As with much of this episode, Rick’s venture into and out of madness felt hurried (about as hurried as Andrea jumping in the sack with the Governor). Granted, the madness was just a tool to get Rick to come to terms with his guilt, grief, anger, and whatever else a recently widowed and new father experiences, so that we could have our old stalwart of righteousness back to lead the tribe — no therapy necessary. If The Walking Dead, Season 3 were longer, I would have enjoyed seeing the writers toy around with the madness a little more.
Michonne
By contrast, Michonne is a character that’s getting developed slowly. We barely know anything about her, aside from the fact that she’s a katana-wielding badass. She also learns quickly, is extremely adaptable, and has good instincts. She survived, as Merle put it, the red zone to encounter Glenn and Maggie on a formula and ammo run. Does this mean that our prison tribe is in the red zone?
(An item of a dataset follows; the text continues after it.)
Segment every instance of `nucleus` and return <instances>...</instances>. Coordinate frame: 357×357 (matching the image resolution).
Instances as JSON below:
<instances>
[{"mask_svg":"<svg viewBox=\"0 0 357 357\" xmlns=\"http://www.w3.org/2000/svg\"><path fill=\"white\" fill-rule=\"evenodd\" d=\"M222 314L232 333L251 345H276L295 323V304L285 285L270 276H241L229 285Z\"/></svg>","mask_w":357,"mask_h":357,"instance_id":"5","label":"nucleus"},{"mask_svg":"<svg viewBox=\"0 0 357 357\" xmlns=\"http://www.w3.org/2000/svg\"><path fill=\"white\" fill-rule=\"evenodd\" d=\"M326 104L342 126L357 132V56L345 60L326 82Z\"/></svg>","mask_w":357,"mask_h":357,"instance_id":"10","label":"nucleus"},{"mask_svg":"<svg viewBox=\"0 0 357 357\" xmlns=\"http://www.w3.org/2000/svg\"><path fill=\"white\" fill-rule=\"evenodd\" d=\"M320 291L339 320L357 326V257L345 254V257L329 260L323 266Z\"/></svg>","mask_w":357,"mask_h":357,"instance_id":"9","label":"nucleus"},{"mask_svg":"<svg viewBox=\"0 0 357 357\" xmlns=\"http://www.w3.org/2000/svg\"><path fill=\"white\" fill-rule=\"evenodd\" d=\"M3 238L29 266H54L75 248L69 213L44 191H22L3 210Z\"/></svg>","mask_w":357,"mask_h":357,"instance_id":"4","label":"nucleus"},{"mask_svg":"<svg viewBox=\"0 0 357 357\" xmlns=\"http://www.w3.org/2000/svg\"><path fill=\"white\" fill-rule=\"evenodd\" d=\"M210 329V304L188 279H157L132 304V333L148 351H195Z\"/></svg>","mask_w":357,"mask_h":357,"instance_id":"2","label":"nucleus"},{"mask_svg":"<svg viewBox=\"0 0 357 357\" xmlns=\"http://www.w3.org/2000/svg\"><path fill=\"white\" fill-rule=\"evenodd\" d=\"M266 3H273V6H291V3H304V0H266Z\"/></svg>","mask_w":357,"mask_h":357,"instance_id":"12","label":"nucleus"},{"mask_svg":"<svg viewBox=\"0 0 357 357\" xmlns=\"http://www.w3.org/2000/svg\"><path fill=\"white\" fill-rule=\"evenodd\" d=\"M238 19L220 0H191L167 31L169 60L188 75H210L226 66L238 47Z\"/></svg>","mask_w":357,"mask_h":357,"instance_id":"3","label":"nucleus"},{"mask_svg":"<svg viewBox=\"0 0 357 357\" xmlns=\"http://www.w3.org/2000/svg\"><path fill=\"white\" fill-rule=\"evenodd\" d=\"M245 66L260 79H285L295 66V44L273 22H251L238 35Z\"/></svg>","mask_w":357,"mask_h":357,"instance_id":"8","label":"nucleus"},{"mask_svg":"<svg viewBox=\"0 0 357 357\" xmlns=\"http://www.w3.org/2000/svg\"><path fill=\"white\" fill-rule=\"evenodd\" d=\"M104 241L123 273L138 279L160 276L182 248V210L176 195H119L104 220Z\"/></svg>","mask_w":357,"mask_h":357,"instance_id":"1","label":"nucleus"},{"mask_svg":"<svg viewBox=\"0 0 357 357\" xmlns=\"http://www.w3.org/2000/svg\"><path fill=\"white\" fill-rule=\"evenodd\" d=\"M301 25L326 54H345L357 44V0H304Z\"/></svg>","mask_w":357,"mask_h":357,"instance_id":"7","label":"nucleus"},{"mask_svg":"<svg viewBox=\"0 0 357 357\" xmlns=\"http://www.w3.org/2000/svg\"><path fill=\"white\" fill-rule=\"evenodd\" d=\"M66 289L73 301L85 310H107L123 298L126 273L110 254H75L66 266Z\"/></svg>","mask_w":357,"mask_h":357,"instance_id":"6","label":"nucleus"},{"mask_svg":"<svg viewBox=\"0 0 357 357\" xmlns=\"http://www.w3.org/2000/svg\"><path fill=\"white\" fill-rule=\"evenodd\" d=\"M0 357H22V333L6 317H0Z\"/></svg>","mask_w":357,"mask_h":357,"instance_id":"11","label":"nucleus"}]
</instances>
Michonne’s part in “Hounded” was hugely significant, as the two worlds of Woodbury and the prison have now crossed. And Michonne brings knowledge to the tribe, the same knowledge that Merle has brought back to the Governor. Certainly, Rick, Daryl, and the others are not going to sit idly by with Glenn and Maggie having been abducted. Worlds won’t just cross, they will collide in an all-out war. At this point, it’s hard to say who has the advantage. On the one side, Woodbury has seemingly unlimited resources, but the tribe has the element of surprise, and a prison, which provides holding cells and fortification.
To close, let’s think about the characters and their development: As we learn more about them and we see new traits in them, are we seeing echoes of their former lives coming forward? Or are these new personalities developing in a new world? We know what the answer is for the Governor: he has seized the new world as an opportunity to start from scratch.